*** Opening of Document passage ***

Archive for the ‘Semantic Signatures’ Category

A semantic dictionary in essence consists of triples [ t , d , w ] , where t is a term, d is a semantic dimension, and w is a weight. Each triple says that the occurrence of a term t in a document constitutes a raw vote of w for dimension d being relevant to the document. For example, [ BRAD , Arts/People/Jolie,_Angelina , 0.12100 ] indicates that the occurrence of BRAD in a news story provides evidence that it might be about the movie celebrity Angelina Jolie. If it were conclusive evidence, the weight would be 1.00000, but we never expect any single term to be that definitive.

In building a dictionary for an application, we have to start with the dimensions. Do we have the kinds of dimensions to cover the target content, and are there enough dimensions to make the distinctions in content required by the application? For a patent information system, an Angelina dimension may not have much relevance, and even something more appropriate like Electrical Machinery may have to be divided up into multiple dimensions to support a reasonable level of granularity in indexing.

Given the dimensions, we next have to define the terms to go along with them. The target content we want to process will have a certain vocabulary, and our dictionary terms should try to encompass most of it. This can be tricky in a statistical approach because we need reasonably large samples of training data to make a particular term become associated with a particular dimension.

Weights are determined in large part by training data, but the distribution of those numbers are important. To begin with, not all weights should be the same, and generally, we want to see them spread out over the entire dynamic range available to us. Weights that are quite big or quite large have to be supported by more data that those in the middle range. Weights have to be balanced between dimensions, and there should be enough of them so that most terms are related to more than one dimension.

In theory, we could build a dictionary with just one weight in just one dimension for each term, but that would be in denial about the inherent ambiguity of language. So, we typically want a dictionary to be as big as possible, based on an appropriate amount of training data. To build the best possible dictionary requires much inspiration and much perspiration.

Even in the world of print, one dictionary is often not enough. Just for English, for example, we can go to standard references like Webster’s Third New International, The American Heritage Dictionary of the English Language, or the Oxford English Dictionary, as well as more specialized lexicons. So how many semantic dictionaries do we really need?

That of course depends on the application. If we are in the situation where our target text data is extremely stable and requires only a general vocabulary, then we might get away with a single semantic dictionary based on a large sample of data processed quite carefully. On the Web, however, we have nothing of the sort, if you haven’t noticed lately.

A sophisticated dictionary that took weeks to build with hairy mathematical algorithms on a reasonable sample of training text may become obsolete overnight. That is not to say that sophisticated dictionaries are unhelpful; but in the merciless competition of the information marketplace, we probably need to be able to pop out a new semantic dictionary based on a gigabyte or more of text in just hours.

Given this kind of turnaround, why would anyone want to rely on a single semantic dictionary with its limited vocabulary and somewhat dated concepts? A new dictionary will of course involve a nontrivial upfront investment, but once a reliable source of tagged data is developed, actual dictionary building can be largely automated. That is the advantage of relying on statistical methods.

*** Close of Document passage ***
*** Opening of Exercise data ***

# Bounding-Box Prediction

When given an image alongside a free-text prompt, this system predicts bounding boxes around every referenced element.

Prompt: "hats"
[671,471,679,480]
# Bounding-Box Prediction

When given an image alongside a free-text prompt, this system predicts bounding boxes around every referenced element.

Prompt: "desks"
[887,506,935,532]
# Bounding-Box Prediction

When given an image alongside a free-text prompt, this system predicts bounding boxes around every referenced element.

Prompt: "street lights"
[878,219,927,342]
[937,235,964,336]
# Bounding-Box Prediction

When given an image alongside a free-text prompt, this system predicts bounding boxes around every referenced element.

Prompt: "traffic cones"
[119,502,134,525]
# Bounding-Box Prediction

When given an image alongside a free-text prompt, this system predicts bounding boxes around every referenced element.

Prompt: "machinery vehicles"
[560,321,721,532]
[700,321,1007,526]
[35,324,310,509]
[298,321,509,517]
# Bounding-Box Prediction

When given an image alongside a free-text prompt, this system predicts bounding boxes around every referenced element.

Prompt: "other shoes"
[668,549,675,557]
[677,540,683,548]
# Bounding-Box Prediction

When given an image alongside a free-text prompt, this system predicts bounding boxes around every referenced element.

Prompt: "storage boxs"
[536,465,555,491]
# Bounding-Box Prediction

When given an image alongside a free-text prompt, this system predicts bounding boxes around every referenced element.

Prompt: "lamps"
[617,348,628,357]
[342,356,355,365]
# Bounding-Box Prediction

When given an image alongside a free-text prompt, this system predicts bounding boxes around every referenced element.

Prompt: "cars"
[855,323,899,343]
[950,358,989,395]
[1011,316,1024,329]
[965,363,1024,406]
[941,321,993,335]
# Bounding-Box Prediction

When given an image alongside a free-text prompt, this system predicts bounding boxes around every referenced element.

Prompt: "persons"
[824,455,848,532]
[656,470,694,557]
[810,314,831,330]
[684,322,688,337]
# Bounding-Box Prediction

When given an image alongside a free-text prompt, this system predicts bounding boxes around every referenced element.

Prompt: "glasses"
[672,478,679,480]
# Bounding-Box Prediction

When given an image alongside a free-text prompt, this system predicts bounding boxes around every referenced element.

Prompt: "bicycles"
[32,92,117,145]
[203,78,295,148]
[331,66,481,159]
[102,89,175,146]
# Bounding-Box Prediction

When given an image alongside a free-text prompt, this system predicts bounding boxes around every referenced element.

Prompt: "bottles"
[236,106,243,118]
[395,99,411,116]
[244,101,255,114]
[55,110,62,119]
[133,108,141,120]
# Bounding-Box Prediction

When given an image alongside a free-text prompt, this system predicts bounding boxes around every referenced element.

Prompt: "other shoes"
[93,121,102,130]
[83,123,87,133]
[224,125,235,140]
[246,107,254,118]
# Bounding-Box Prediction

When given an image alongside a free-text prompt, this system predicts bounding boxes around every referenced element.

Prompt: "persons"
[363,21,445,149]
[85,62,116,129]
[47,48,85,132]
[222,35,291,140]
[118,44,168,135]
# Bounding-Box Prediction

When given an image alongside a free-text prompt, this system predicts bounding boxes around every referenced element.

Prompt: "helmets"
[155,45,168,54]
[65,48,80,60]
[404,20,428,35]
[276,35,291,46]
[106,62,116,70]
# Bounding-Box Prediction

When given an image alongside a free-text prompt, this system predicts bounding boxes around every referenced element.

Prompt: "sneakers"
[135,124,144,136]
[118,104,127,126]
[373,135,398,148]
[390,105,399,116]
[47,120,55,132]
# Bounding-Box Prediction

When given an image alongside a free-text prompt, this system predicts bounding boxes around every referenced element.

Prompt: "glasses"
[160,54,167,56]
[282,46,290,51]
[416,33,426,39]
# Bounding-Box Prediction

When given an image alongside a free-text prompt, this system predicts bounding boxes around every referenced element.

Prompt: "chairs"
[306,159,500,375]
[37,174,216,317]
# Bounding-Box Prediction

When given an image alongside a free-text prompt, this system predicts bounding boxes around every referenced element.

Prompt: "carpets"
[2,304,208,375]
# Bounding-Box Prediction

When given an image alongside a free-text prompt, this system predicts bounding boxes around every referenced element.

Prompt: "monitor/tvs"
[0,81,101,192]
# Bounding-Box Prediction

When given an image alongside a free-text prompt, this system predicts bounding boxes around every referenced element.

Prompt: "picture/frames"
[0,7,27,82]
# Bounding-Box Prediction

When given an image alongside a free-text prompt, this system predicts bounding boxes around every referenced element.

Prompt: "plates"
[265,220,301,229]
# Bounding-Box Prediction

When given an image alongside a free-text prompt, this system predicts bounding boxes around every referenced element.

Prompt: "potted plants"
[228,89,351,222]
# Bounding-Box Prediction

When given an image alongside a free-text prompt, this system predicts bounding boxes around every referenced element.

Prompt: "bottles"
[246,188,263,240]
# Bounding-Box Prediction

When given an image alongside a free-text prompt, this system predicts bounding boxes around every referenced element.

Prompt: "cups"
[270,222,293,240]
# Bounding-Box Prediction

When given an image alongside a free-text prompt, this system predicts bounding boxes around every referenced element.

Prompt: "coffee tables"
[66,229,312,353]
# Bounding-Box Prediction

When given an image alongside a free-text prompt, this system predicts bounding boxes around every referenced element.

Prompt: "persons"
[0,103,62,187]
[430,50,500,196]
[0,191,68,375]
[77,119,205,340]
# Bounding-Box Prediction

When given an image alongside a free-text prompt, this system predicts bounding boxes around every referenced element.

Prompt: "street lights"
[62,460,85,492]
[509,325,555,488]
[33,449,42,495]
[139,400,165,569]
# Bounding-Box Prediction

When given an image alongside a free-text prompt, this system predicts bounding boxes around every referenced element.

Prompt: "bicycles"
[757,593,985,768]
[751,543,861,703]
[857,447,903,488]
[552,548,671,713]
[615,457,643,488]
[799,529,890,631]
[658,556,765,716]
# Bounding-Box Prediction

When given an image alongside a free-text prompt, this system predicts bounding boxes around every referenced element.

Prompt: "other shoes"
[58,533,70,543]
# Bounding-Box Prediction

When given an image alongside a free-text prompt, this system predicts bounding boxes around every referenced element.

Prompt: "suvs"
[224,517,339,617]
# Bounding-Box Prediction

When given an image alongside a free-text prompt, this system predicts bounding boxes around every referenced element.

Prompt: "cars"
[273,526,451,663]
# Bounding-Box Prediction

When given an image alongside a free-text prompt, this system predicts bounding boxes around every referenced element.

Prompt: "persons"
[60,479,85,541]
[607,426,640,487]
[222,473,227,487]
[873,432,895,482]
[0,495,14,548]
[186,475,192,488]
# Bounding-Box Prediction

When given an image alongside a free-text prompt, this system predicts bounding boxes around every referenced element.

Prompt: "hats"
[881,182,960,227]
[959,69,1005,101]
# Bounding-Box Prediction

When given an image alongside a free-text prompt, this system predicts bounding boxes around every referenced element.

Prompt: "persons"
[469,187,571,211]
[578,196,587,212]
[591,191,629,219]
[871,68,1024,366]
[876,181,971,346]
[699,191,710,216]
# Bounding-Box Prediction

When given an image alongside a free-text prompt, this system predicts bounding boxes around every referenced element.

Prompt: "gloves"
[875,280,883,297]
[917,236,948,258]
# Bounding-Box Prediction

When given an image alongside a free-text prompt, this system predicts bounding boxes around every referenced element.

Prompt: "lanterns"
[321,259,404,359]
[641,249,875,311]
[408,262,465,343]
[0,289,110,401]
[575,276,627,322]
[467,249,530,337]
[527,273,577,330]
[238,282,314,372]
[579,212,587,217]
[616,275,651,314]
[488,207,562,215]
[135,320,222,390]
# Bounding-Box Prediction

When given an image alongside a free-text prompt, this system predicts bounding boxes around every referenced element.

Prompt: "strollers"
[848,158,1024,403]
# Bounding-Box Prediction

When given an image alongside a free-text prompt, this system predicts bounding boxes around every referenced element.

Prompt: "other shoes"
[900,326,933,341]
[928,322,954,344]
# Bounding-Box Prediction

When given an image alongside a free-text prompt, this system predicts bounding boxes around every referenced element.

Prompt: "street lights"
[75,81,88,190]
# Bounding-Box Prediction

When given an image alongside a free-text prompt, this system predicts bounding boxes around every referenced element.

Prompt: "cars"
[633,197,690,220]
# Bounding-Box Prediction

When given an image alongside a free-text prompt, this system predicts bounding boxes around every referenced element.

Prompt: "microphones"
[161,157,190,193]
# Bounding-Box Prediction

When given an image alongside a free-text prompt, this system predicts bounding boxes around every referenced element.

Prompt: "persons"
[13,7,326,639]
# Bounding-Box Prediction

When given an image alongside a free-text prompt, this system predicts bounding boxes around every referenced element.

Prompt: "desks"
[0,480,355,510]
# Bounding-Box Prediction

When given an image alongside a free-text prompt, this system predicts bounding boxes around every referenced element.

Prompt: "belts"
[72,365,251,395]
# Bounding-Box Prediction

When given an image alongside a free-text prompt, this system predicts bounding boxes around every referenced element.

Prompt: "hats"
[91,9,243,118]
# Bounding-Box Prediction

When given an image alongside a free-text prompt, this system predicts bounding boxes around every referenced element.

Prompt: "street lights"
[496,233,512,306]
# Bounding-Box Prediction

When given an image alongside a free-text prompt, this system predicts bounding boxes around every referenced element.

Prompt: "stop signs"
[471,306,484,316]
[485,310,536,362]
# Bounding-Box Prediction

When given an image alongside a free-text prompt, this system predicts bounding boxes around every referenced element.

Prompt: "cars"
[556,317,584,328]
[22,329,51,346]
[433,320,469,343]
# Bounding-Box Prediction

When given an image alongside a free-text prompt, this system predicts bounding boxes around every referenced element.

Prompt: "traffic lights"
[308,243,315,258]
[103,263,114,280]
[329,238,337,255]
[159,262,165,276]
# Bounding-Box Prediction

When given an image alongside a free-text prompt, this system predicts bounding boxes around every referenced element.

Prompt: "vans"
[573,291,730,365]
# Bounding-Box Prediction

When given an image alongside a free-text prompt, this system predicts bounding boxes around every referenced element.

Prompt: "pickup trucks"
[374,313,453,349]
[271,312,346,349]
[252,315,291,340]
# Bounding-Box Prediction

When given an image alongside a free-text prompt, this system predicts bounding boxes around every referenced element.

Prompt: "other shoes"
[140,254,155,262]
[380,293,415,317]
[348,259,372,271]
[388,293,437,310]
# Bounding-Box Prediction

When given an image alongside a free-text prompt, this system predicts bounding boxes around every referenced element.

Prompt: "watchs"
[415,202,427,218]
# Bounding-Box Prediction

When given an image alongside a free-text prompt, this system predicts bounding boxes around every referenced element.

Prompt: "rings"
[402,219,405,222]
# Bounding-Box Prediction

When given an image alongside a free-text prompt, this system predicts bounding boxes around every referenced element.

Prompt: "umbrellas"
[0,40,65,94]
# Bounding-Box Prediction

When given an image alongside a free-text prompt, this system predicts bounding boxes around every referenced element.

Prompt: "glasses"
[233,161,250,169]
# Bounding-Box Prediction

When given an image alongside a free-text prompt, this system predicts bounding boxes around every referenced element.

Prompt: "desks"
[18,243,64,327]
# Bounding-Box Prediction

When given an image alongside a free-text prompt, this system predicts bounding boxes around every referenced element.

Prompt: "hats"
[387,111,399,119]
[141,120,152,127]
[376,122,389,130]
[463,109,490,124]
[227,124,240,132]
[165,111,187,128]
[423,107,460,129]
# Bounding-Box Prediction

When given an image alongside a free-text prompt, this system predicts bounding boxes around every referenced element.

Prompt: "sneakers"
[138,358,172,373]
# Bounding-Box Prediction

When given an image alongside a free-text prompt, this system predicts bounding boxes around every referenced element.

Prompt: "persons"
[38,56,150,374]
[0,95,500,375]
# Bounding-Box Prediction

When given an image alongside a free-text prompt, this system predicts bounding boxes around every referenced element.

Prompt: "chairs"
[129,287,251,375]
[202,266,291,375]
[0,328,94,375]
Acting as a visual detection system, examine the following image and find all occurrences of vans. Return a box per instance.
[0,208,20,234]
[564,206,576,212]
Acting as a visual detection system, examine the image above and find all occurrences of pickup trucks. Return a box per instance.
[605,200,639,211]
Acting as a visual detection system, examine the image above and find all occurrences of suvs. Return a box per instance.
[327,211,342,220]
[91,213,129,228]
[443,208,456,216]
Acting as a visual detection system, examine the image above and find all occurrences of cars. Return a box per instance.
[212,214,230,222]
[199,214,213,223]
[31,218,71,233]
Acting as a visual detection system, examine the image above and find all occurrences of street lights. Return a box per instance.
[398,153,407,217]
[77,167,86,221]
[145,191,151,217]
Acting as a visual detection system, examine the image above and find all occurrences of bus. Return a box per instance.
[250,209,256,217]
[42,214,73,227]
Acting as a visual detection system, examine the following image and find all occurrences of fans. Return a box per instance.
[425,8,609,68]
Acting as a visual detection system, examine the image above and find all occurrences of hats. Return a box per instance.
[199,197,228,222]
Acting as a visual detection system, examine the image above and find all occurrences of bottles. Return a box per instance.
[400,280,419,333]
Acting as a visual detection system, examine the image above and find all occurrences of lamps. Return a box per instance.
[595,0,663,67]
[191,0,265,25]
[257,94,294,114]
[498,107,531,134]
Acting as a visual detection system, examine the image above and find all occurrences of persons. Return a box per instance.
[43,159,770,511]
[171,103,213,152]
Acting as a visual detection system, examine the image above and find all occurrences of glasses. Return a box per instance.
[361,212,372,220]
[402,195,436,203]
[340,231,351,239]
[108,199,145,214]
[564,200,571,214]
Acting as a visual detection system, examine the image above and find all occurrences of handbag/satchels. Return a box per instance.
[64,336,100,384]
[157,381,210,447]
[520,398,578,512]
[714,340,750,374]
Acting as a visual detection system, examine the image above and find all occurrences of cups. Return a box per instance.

*** Close of Exercise data ***

Exercises:
[1] In the passage on semantic dictionaries, what weight would a triple have if a term were conclusive evidence for a dimension?
[2] Write out the passage on semantic dictionaries word for word, starting at "Even in the" and ending at "haven’t noticed lately.".

Results in order:
[1] 1.00000

[2]
Even in the world of print, one dictionary is often not enough. Just for English, for example, we can go to standard references like Webster’s Third New International, The American Heritage Dictionary of the English Language, or the Oxford English Dictionary, as well as more specialized lexicons. So how many semantic dictionaries do we really need?

That of course depends on the application. If we are in the situation where our target text data is extremely stable and requires only a general vocabulary, then we might get away with a single semantic dictionary based on a large sample of data processed quite carefully. On the Web, however, we have nothing of the sort, if you haven’t noticed lately.